South African private equity firm Kasada penned its fourth acquisition in Senegal this week. The hospitality firm, which is backed by the Qatar Investment Authority and French hospitality group Accor, purchased the 166-key Lamantin Beach Resort & Spa in Saly – located 50 miles east of Dakar – less than seven months after it made its third hospitality deal in Dakar.

“The Senegalese economy has shown resilience throughout the pandemic, and we are excited to add this asset to our portfolio,” Olivier Granet and David Damiba, managing partners at Kasada, said in a statement. “We believe the combination of the hotel’s popularity and our savoir-faire will create significant value to our guests and the local community.”

Lamantin Beach Resort is a beachfront hospitality asset located on the Senegalese Petite-Côte, and consists of two swimming pools, a spa and wellness center, and a conference center. Kasada said renovations to the hotel are imminent and that it will seek to enhance experience and ensure leading environmental and social, governance (ESG) practices at the property.

While Kasada has been active in Senegal since 2020, the hospitality firm has remained active throughout Sub-Saharan Africa in 2022. The firm owns over 2,500 rooms across seven countries in the continent and recently announced the acquisition of the Former Crowne Plaza in Nairobi, Kenya, and the acquisition of the Masara Umubano Hotel in Kigali, Rwanda. The real estate investment firm also entered the Cape Town, South Africa, hospitality sector this year when it acquired the Cape Grace Hotel in March. 

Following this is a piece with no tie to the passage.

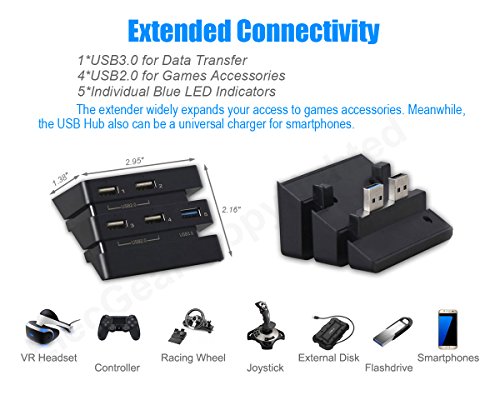 USB Hub for PS4 Pro - ElecGear Central de Expansión de 5-Puertos 3.0 Adaptadores Cargador with Indicador LED for Playstation 4 Pro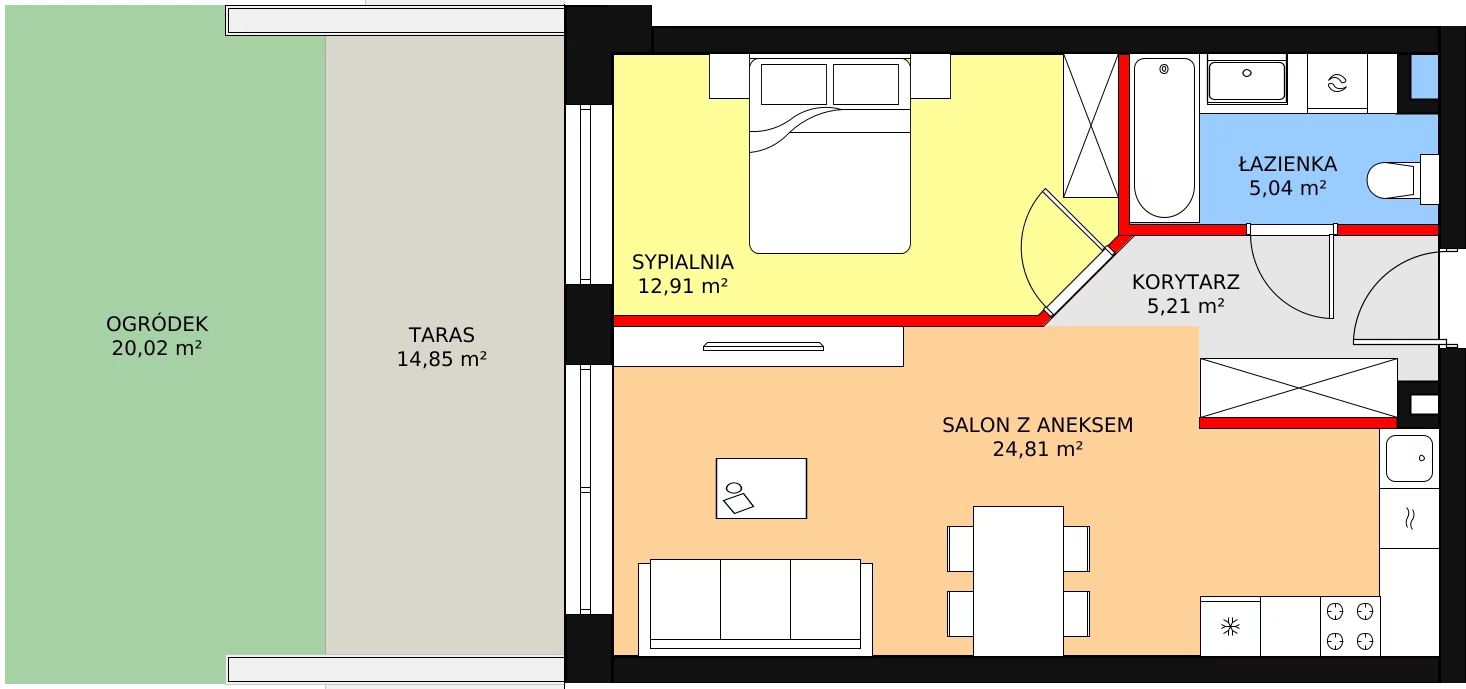 Mieszkanie 47,97 m², przyziemie, oferta nr A-00-03, Nobilis, Toruń, Na Skarpie, ul. Przy Skarpie 10D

 Kasada closed its US$500 million maiden fund, Kasada Hospitality Fund L.P. in 2019. And while the firm represents a small percentage of QIA’s exposure to hospitality in Africa, management at the sovereign wealth fund has made it clear it wants additional exposure to the sector in the continent.

In a recent meeting with Egyptian Prime Minister Mostafa Madbouly, Faisal bin Thani Al-Thani, QIA’s chief of Asia-Pacific and Africa Investments, said the sovereign wealth fund intends to invest in the tourism and hotel sectors in Egypt. The Egyptian State Information Service reported Egypt is one of the three most important destinations for Qatari investments in the region.

QIA is also the founder of Katara Hospitality which acquired the Fairmont Tazi Palace in Tangier, Morocco in September. The investment authority is the second-largest shareholder in Accor, which owns and manages 305 hotels – 70,638  rooms – across 30 countries in the Middle East and Africa, and is the sixth-largest hospitality firm in the world.